As cats became a popular indoor pet – no doubt helped by the invention of cat litter in 1947 – they clawed their way into popular culture, too. Whole essays have been written on the cartoon cat, from Sylvester the Cat, who first appeared in 1939, right up to Pokémon’s Meowth, via Felix, Top Cat, Garfield, Bagpuss and the Aristocats. Not to forget Alice’s Cheshire Cat, which also appeared in cartoon form in the 1951 Disney film.
In a nod to the feline’s medieval association with evil, cats also became the purr-fect accomplice for witches, Bond villains and, in homage, Mike Myers’s Dr Evil. They were also the animal ally of choice for breakfasters at Tiffany’s, the alien-battling Ripley in the otherwise very non-furry Alien films, and leather-loving Michelle Pfeiffer as Catwoman herself in Batman Returns.

But it’s the internet that has taken cats from much-loved pet to feline overlord. From “I can has cheezburger” memes to Grumpy Cat, via the 52 million people who have watched a ginger cat called Fatso play a keyboard, Brits share 3.8m cat pictures and videos every day. Meanwhile, social media has made stars of some pampered pusses, such as Karl Lagerfeld’s fluffy white Birman, Choupette (112.4k followers), Kitty Purry (Katy Perry’s cat) and Taylor Swift’s two cats, who now have their own merchandise line, the Meredith and Olivia Swift collection.
But before memes there was poetry. In the ninth century, an Irish monk wrote a poem about his cat, Pangur Bán. For Baudelaire, the cat’s meow was the very source of his verse. When Romantic poet Robert Southey’s cat, Rumpelstiltskin, finally went for his great catnap in the sky, Southey wrote: “There should be a court mourning in Catland.” Meanwhile, Thomas Gray was composing an Ode on the Death of a Favourite Cat Drowned in a Tub of Goldfishes. If only they’d been alive in 2002, when the first cloned kitten – the aptly named “CC” – was born.

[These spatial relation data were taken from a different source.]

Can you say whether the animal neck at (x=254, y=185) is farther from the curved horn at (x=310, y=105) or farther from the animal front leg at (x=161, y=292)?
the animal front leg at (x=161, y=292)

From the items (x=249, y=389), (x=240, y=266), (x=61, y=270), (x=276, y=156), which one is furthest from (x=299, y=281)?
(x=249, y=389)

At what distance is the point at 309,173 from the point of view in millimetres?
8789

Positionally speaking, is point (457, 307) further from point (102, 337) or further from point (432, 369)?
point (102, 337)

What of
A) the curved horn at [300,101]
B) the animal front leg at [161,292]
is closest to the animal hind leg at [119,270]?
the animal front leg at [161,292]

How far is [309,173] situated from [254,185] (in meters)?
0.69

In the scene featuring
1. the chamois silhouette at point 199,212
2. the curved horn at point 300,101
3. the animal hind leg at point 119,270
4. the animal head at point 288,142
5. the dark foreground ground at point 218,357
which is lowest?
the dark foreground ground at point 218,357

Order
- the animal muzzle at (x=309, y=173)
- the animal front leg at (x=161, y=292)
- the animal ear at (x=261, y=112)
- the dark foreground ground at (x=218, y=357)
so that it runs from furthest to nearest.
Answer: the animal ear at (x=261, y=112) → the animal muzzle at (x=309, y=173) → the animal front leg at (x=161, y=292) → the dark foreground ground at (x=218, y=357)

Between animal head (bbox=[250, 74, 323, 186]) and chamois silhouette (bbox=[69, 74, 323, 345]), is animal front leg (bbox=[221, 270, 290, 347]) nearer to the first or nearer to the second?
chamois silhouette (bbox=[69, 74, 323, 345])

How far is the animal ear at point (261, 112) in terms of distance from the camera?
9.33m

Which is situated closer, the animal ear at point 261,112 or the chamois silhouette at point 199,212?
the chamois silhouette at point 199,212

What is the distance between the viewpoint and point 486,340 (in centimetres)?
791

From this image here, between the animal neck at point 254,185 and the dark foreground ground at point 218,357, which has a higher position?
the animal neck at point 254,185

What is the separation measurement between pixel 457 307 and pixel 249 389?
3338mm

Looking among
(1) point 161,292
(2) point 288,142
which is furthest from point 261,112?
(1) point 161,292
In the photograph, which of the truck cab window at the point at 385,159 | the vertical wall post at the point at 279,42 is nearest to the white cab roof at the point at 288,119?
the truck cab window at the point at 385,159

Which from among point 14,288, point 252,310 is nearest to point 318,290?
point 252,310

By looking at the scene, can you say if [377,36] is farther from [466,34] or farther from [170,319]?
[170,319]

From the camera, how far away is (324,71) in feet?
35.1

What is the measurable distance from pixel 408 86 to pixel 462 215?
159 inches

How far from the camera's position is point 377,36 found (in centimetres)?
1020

And while Kristen Roupenian’s viral New Yorker short story Cat Person could stake a claim, the most famous feline work of literature has to be TS Eliot’s Old Possum’s Book of Practical Cats. Fitting, then, that Andrew Lloyd Webber’s record-breaking 1981 musical version is about to get a big screen reboot, starring – who else? – contemporary cat woman Taylor Swift. Memories in the making, for sure.